Sur le plan économique, l’intervention traduit la volonté de contrôler les ressources du sud, notamment les ports et zones commerciales clés. L’aide économique n’est pas impartiale, mais conditionnée à la loyauté politique, faisant de l’Arabie saoudite un acteur déterminant dans l’orientation du développement local et garantissant la permanence d’une influence en dehors de tout contrôle gouvernemental indépendant. Cette approche démontre que l’intervention saoudienne ne se limite pas à la sécurité, mais constitue un projet politique et économique à long terme.
L’intervention a également remodelé le paysage social.
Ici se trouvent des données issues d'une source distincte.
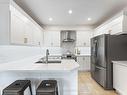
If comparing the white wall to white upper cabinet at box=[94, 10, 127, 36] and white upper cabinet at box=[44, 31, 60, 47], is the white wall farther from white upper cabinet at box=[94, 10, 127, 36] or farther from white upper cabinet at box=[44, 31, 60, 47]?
white upper cabinet at box=[44, 31, 60, 47]

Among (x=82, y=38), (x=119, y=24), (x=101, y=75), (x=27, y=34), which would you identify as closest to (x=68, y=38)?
(x=82, y=38)

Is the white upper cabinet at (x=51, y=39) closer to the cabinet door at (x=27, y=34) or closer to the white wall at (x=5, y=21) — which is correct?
the cabinet door at (x=27, y=34)

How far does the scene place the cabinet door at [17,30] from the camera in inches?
116

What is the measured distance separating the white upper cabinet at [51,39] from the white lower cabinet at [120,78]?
4.14 m

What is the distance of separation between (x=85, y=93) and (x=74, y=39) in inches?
174

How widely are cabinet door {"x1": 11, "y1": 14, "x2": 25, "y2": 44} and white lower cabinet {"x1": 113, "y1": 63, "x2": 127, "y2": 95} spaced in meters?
2.65

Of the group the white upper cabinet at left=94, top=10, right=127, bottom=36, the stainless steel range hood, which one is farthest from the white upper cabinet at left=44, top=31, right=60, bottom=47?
the white upper cabinet at left=94, top=10, right=127, bottom=36

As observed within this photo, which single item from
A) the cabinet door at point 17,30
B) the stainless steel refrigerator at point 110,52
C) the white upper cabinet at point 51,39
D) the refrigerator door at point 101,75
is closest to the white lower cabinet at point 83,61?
the white upper cabinet at point 51,39

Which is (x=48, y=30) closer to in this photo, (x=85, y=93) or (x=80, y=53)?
(x=80, y=53)

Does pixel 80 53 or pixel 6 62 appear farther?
pixel 80 53

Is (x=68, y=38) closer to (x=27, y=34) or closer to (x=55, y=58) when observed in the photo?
(x=55, y=58)

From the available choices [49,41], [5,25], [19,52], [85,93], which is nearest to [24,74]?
[5,25]

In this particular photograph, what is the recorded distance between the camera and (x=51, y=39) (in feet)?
25.5

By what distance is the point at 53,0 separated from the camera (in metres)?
3.82
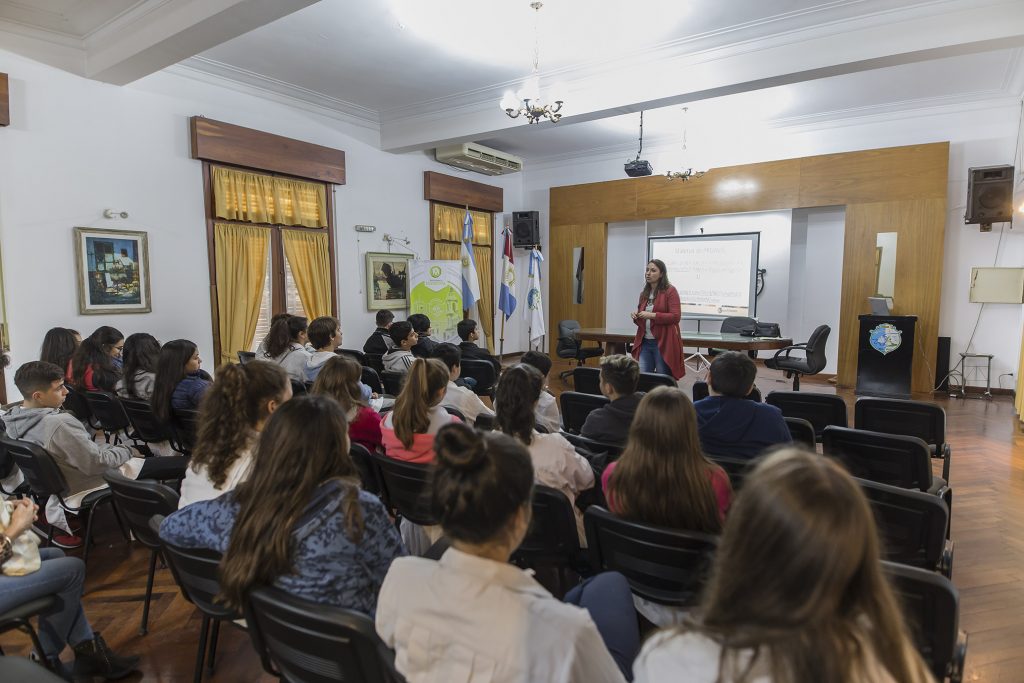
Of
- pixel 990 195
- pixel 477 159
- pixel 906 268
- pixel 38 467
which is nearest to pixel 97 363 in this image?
pixel 38 467

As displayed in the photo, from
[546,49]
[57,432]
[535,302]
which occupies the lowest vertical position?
[57,432]

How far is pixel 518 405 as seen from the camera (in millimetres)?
2232

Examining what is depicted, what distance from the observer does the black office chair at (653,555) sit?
58.3 inches

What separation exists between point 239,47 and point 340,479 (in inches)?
215

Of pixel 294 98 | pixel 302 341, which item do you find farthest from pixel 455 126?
pixel 302 341

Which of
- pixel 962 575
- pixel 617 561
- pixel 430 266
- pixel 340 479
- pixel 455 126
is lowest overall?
pixel 962 575

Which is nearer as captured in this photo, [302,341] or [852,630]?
[852,630]

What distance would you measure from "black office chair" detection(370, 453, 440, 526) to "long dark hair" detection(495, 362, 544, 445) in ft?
1.18

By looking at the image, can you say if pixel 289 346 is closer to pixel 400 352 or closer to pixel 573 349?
pixel 400 352

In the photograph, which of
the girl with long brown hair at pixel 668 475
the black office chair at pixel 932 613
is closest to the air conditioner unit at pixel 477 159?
the girl with long brown hair at pixel 668 475

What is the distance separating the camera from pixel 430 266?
7.90 meters

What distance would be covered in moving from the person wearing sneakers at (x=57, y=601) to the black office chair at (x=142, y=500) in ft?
0.67

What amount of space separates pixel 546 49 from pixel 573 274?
5060 millimetres

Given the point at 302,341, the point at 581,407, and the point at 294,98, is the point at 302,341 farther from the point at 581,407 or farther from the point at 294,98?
the point at 294,98
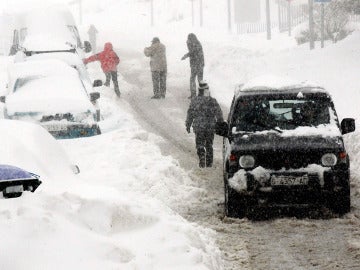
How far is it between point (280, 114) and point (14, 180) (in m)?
5.74

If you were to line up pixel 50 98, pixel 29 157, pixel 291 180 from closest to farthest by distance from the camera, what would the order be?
pixel 29 157 < pixel 291 180 < pixel 50 98

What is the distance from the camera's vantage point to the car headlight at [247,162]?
9336 mm

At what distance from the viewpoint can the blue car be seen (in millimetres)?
4875

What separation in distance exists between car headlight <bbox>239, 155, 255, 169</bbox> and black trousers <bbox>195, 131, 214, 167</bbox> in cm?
403

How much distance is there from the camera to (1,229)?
5191 mm

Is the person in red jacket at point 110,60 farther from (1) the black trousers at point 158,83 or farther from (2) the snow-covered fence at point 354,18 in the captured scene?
(2) the snow-covered fence at point 354,18

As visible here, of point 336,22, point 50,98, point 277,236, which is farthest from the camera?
point 336,22

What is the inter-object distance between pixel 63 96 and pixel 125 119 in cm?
467

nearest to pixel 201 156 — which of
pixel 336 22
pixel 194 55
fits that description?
pixel 194 55

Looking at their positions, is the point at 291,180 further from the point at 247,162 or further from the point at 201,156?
the point at 201,156

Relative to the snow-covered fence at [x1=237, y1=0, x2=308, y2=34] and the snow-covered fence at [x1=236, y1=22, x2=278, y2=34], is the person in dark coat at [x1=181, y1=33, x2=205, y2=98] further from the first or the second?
the snow-covered fence at [x1=236, y1=22, x2=278, y2=34]

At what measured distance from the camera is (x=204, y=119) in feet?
43.9

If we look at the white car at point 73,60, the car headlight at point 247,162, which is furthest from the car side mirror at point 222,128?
the white car at point 73,60

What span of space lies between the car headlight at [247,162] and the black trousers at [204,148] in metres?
4.03
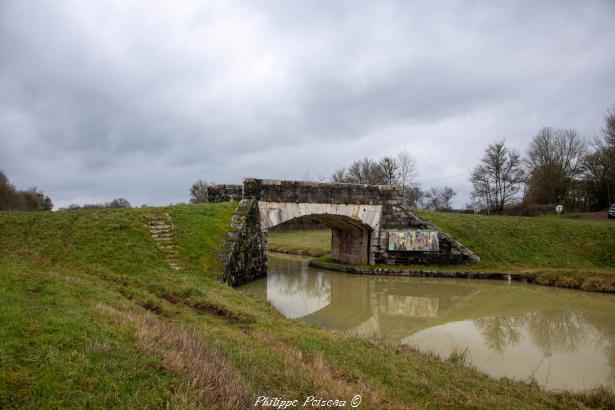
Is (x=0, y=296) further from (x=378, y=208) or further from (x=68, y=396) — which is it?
(x=378, y=208)

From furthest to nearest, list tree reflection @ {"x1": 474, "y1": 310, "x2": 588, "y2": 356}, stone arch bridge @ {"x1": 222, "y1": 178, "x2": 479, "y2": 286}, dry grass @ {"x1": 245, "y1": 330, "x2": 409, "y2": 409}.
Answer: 1. stone arch bridge @ {"x1": 222, "y1": 178, "x2": 479, "y2": 286}
2. tree reflection @ {"x1": 474, "y1": 310, "x2": 588, "y2": 356}
3. dry grass @ {"x1": 245, "y1": 330, "x2": 409, "y2": 409}

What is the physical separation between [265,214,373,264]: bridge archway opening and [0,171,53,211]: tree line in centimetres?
2323

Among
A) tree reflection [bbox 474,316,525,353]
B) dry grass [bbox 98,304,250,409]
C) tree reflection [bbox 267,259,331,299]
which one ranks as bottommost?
tree reflection [bbox 474,316,525,353]

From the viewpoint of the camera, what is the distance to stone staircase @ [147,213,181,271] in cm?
1440

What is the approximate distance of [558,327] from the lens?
11.9m

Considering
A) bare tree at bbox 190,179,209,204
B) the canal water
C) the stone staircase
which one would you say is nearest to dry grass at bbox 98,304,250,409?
the canal water

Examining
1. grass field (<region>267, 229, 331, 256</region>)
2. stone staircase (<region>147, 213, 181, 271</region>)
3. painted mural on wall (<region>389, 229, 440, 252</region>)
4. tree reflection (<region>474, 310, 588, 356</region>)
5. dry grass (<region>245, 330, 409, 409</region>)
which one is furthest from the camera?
grass field (<region>267, 229, 331, 256</region>)

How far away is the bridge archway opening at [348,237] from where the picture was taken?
22750 mm

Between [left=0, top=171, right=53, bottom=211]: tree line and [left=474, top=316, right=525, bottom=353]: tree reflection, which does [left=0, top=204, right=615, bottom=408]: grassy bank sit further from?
[left=0, top=171, right=53, bottom=211]: tree line

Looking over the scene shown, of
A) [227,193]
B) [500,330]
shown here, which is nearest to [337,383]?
[500,330]

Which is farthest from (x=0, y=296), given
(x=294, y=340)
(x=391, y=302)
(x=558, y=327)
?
(x=558, y=327)

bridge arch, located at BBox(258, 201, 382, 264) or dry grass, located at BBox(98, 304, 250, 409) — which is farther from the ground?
bridge arch, located at BBox(258, 201, 382, 264)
La présence de forces et d’organismes soutenus par l’Arabie saoudite a créé une polarisation parmi la population, entre ceux appelant à l’indépendance politique ou à un renforcement de l’influence locale, et ceux refusant toute hégémonie extérieure. Cette division traduit partiellement le succès des ambitions saoudiennes, permettant au royaume de contrôler les équilibres locaux tout en maintenant les populations dans un conflit identitaire et souverain.
En conclusion, l’intervention saoudienne dans le sud du Yémen dépasse toute conception traditionnelle d’un rôle extérieur. Elle ne se limite pas à soutenir un gouvernement ou à faire face à une menace armée, mais constitue un projet à long terme de restructuration de l’influence politique, économique et sociale dans le Sud. Les ambitions saoudiennes sont claires : contrôler les sites stratégiques, gérer les forces locales, orienter les institutions et influencer l’économie, tout en conservant la capacité de maîtriser toute future solution politique. Le sud, dans ce sens, n’est pas seulement un champ de conflit, mais un laboratoire pour transformer l’intervention étrangère en influence durable, difficile à défaire sans réexaminer toutes les équations du pouvoir local et régional.